• Instructions to follow
Write out all the entries word for word and omit any pictures.
□ □ □ □ □ □ □
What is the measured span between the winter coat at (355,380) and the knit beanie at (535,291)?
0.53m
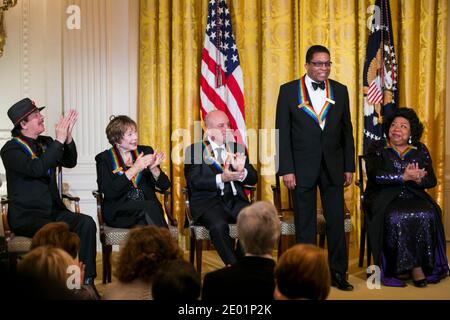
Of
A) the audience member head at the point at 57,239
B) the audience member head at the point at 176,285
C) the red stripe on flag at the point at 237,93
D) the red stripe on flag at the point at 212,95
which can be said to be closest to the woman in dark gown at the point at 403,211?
the red stripe on flag at the point at 237,93

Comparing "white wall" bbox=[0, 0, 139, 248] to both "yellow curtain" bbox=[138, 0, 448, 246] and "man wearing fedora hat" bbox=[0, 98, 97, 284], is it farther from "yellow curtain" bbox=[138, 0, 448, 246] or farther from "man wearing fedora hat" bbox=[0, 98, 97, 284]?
"man wearing fedora hat" bbox=[0, 98, 97, 284]

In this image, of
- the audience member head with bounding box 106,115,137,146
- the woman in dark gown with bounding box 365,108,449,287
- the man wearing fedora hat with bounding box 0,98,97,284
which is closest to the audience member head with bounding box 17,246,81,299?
the man wearing fedora hat with bounding box 0,98,97,284

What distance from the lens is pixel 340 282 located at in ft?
17.9

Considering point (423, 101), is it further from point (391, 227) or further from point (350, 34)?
point (391, 227)

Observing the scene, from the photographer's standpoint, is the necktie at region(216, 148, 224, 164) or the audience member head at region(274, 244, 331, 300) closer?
the audience member head at region(274, 244, 331, 300)

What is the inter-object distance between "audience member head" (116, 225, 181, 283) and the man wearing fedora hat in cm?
224

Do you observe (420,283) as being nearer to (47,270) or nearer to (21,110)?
(21,110)

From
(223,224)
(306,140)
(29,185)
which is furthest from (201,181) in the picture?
(29,185)

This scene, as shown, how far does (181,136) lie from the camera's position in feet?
23.0

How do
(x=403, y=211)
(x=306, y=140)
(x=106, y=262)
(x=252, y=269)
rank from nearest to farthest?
(x=252, y=269) → (x=306, y=140) → (x=106, y=262) → (x=403, y=211)

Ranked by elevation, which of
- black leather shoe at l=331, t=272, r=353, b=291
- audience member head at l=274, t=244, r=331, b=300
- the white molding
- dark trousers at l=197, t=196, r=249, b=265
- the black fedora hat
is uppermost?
the white molding

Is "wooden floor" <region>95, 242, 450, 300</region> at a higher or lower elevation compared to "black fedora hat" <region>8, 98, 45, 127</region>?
lower

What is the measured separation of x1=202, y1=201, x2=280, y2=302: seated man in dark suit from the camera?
118 inches

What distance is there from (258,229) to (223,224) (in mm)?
2243
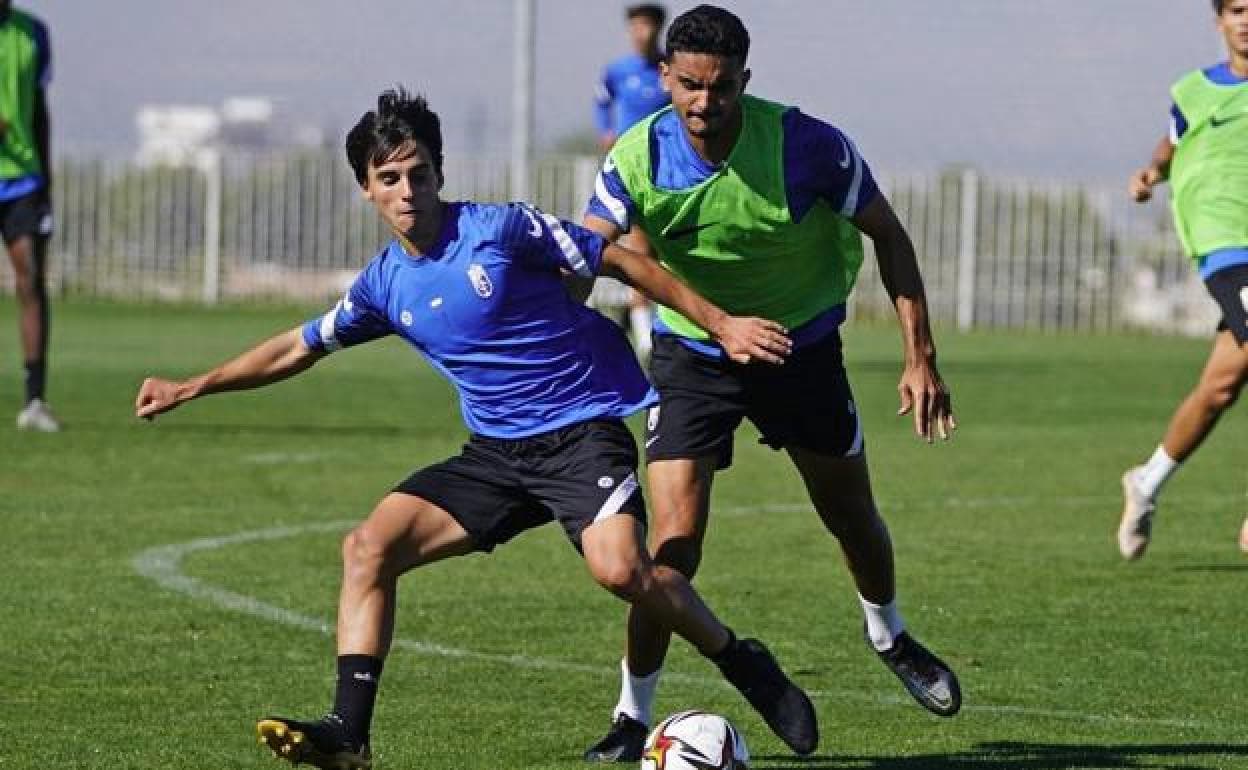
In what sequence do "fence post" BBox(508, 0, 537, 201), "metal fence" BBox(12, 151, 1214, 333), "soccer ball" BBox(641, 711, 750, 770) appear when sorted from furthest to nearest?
"metal fence" BBox(12, 151, 1214, 333), "fence post" BBox(508, 0, 537, 201), "soccer ball" BBox(641, 711, 750, 770)

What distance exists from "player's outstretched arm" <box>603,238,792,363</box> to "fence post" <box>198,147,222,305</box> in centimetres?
3053

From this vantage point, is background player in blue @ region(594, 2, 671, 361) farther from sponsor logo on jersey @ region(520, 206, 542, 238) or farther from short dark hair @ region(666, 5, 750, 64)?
sponsor logo on jersey @ region(520, 206, 542, 238)

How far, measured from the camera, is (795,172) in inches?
291

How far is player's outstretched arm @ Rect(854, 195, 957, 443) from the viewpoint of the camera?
728cm

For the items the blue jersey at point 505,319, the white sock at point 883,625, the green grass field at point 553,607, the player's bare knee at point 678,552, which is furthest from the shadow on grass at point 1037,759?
the blue jersey at point 505,319

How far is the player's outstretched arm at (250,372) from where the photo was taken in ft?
23.3

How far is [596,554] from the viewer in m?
6.73

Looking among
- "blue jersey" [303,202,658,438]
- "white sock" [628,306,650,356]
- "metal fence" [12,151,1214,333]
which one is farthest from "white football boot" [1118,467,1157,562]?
"metal fence" [12,151,1214,333]

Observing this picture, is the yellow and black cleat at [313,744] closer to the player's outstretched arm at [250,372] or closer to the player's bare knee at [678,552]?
the player's outstretched arm at [250,372]

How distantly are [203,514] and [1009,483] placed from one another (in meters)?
4.76

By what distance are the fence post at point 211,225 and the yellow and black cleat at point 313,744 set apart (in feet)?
101

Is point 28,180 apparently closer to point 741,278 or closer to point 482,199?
point 741,278

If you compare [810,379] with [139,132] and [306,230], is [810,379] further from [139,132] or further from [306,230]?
[139,132]

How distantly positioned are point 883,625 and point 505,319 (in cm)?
192
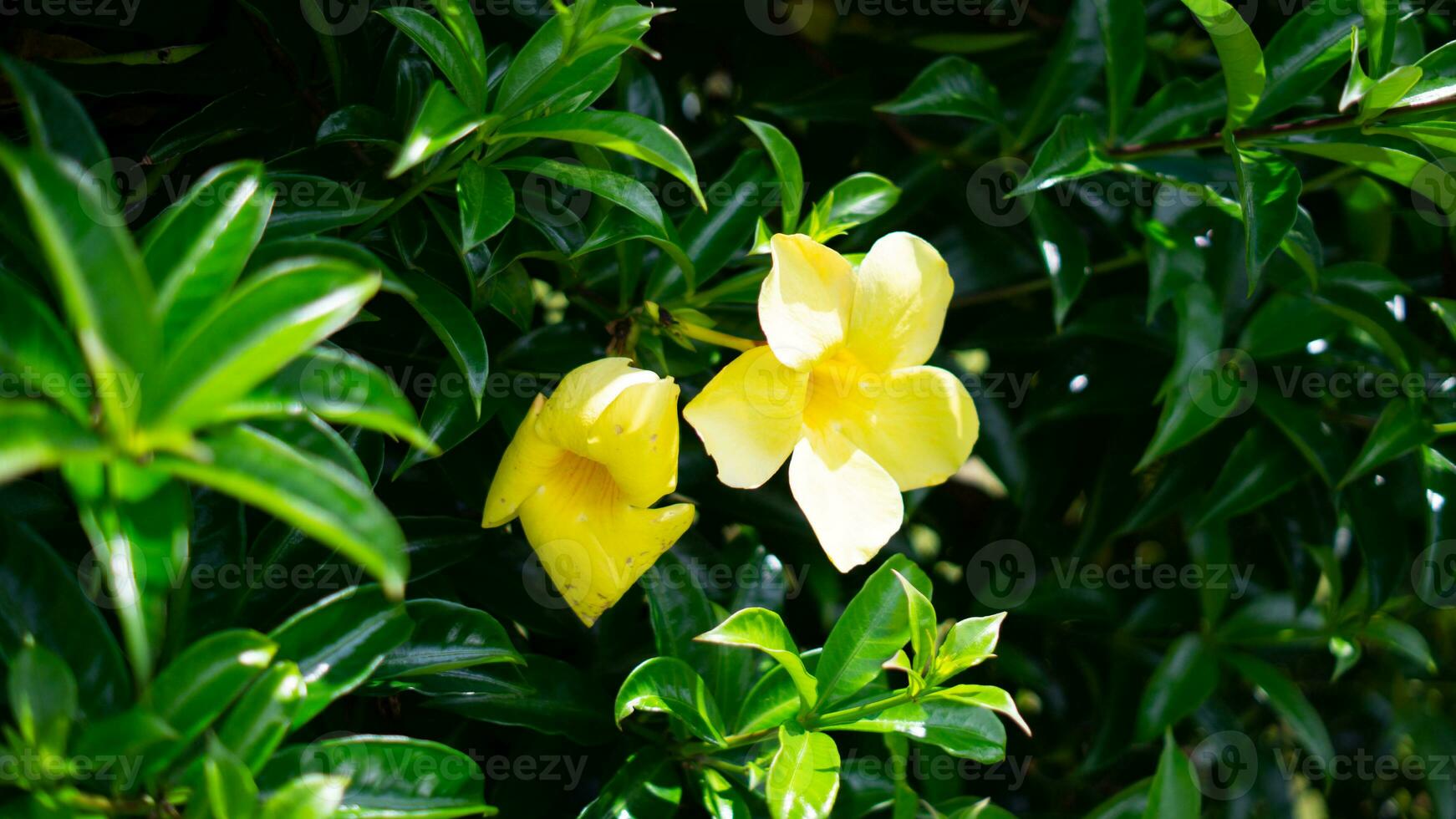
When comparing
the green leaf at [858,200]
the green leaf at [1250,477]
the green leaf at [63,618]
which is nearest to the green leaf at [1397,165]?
the green leaf at [1250,477]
□ □ □ □ □ □ □
• Exercise answer
What is the measured span between the winter coat at (355,380) and the knit beanie at (535,291)?
0.53m
Of
A) the audience member head at the point at 57,239
B) the audience member head at the point at 176,285
C) the red stripe on flag at the point at 237,93
D) the red stripe on flag at the point at 212,95
which can be said to be closest to the woman in dark gown at the point at 403,211?
the red stripe on flag at the point at 237,93

Comparing "white wall" bbox=[0, 0, 139, 248] to both "yellow curtain" bbox=[138, 0, 448, 246] and "man wearing fedora hat" bbox=[0, 98, 97, 284], is it farther from "yellow curtain" bbox=[138, 0, 448, 246] or farther from "man wearing fedora hat" bbox=[0, 98, 97, 284]?
"man wearing fedora hat" bbox=[0, 98, 97, 284]

In this image, of
- the audience member head with bounding box 106,115,137,146
- the woman in dark gown with bounding box 365,108,449,287
- the man wearing fedora hat with bounding box 0,98,97,284
which is closest to the audience member head with bounding box 17,246,81,299?
the man wearing fedora hat with bounding box 0,98,97,284

What distance from the lens is pixel 340 282 located at in ft?
17.9

Considering point (423, 101), is it further from point (391, 227) or further from point (350, 34)?
point (391, 227)

Observing the scene, from the photographer's standpoint, is the necktie at region(216, 148, 224, 164) or the audience member head at region(274, 244, 331, 300) closer?
the audience member head at region(274, 244, 331, 300)

What is the inter-object distance between "audience member head" (116, 225, 181, 283) and the man wearing fedora hat in cm?
224

Do you observe (420,283) as being nearer to (47,270) or nearer to (21,110)?
(21,110)

From
(223,224)
(306,140)
(29,185)
which is furthest from (201,181) in the picture?
(29,185)

This scene, as shown, how far does (181,136) lie from the camera's position in feet?
23.0

How do
(x=403, y=211)
(x=306, y=140)
(x=106, y=262)
(x=252, y=269)
rank from nearest to farthest?
(x=252, y=269) → (x=306, y=140) → (x=106, y=262) → (x=403, y=211)

Ranked by elevation, which of
- black leather shoe at l=331, t=272, r=353, b=291
- audience member head at l=274, t=244, r=331, b=300
- the white molding
- dark trousers at l=197, t=196, r=249, b=265
- the black fedora hat
is uppermost?
the white molding

Is "wooden floor" <region>95, 242, 450, 300</region> at a higher or lower elevation compared to "black fedora hat" <region>8, 98, 45, 127</region>?
lower

What is the measured separation of x1=202, y1=201, x2=280, y2=302: seated man in dark suit from the camera?
118 inches

What distance is there from (258,229) to (223,224) (in mm)?
2243
In what sequence do "fence post" BBox(508, 0, 537, 201), "metal fence" BBox(12, 151, 1214, 333), "soccer ball" BBox(641, 711, 750, 770) appear when sorted from furthest to nearest?
"metal fence" BBox(12, 151, 1214, 333), "fence post" BBox(508, 0, 537, 201), "soccer ball" BBox(641, 711, 750, 770)

What distance exists from "player's outstretched arm" <box>603,238,792,363</box> to "fence post" <box>198,147,222,305</box> in centimetres?
3053

From this vantage point, is background player in blue @ region(594, 2, 671, 361) farther from sponsor logo on jersey @ region(520, 206, 542, 238) or farther from short dark hair @ region(666, 5, 750, 64)?
sponsor logo on jersey @ region(520, 206, 542, 238)

How far, measured from the camera, is (795,172) in inches?
291

How far is player's outstretched arm @ Rect(854, 195, 957, 443) from the viewpoint of the camera?
728cm

For the items the blue jersey at point 505,319, the white sock at point 883,625, the green grass field at point 553,607, the player's bare knee at point 678,552, which is furthest from the shadow on grass at point 1037,759?
the blue jersey at point 505,319

How far is the player's outstretched arm at (250,372) from where the photo was taken in ft?
23.3

How far is [596,554] from the viewer in m?
6.73

Looking among
- "blue jersey" [303,202,658,438]
- "white sock" [628,306,650,356]
- "metal fence" [12,151,1214,333]
which one is farthest from "white football boot" [1118,467,1157,562]?
"metal fence" [12,151,1214,333]

Observing this picture, is the yellow and black cleat at [313,744] closer to the player's outstretched arm at [250,372] or closer to the player's bare knee at [678,552]?
the player's outstretched arm at [250,372]

How distantly are [203,514] and [1009,483] placed from one another (in meters)?
4.76

By what distance are the fence post at point 211,225 and the yellow and black cleat at point 313,744 set apart (in feet)?
101

Is point 28,180 apparently closer to point 741,278 or closer to point 482,199?
point 741,278

If you compare [810,379] with [139,132] and [306,230], is [810,379] further from [139,132] or further from [306,230]?
[139,132]

How distantly positioned are point 883,625 and point 505,319 (in cm)?
192
When comparing
the green leaf at [858,200]
the green leaf at [1250,477]
the green leaf at [63,618]
which is nearest to the green leaf at [1397,165]?
the green leaf at [1250,477]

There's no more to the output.